[Records of scene-based questions]

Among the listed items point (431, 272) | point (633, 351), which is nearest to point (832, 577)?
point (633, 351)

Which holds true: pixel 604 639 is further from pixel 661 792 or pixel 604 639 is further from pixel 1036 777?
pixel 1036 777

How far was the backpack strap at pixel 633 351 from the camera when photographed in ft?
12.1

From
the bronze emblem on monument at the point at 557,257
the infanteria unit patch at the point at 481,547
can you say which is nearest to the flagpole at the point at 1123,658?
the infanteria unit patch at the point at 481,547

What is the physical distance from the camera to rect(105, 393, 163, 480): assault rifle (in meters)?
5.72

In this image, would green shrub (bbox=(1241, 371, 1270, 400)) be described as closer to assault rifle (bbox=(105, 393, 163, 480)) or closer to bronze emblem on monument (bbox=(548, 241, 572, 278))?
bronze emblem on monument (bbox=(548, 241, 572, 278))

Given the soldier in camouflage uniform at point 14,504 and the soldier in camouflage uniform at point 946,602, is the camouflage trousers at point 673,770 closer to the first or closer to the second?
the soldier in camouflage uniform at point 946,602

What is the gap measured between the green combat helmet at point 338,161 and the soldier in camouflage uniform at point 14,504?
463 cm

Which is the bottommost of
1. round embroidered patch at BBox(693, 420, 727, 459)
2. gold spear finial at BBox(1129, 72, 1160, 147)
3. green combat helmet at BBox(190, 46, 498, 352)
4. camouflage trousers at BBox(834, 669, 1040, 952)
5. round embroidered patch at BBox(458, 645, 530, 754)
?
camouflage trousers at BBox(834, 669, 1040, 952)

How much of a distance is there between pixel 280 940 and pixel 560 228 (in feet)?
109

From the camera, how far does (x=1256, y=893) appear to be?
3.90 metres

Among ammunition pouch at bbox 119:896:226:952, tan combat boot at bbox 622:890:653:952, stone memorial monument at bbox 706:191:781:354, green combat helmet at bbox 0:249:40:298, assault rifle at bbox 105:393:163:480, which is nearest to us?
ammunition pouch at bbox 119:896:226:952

**Challenge:** Starting from the line containing "Which is the bottommost of" and ending with the final line of the data, reproduce each line exactly as it appears, including no other lines.

**Result below:**
Which is the bottommost of
1. round embroidered patch at BBox(693, 420, 727, 459)
2. gold spear finial at BBox(1129, 72, 1160, 147)
3. green combat helmet at BBox(190, 46, 498, 352)
4. camouflage trousers at BBox(834, 669, 1040, 952)
5. round embroidered patch at BBox(458, 645, 530, 754)
?
camouflage trousers at BBox(834, 669, 1040, 952)

How much of a distance is there between pixel 280 940 and pixel 560 228 (in feet)?
109

From the camera, how far does (x=1256, y=893) appear to be?
3.90 metres

Among ammunition pouch at bbox 119:896:226:952, tan combat boot at bbox 622:890:653:952, stone memorial monument at bbox 706:191:781:354, green combat helmet at bbox 0:249:40:298, assault rifle at bbox 105:393:163:480, which is nearest to us?
ammunition pouch at bbox 119:896:226:952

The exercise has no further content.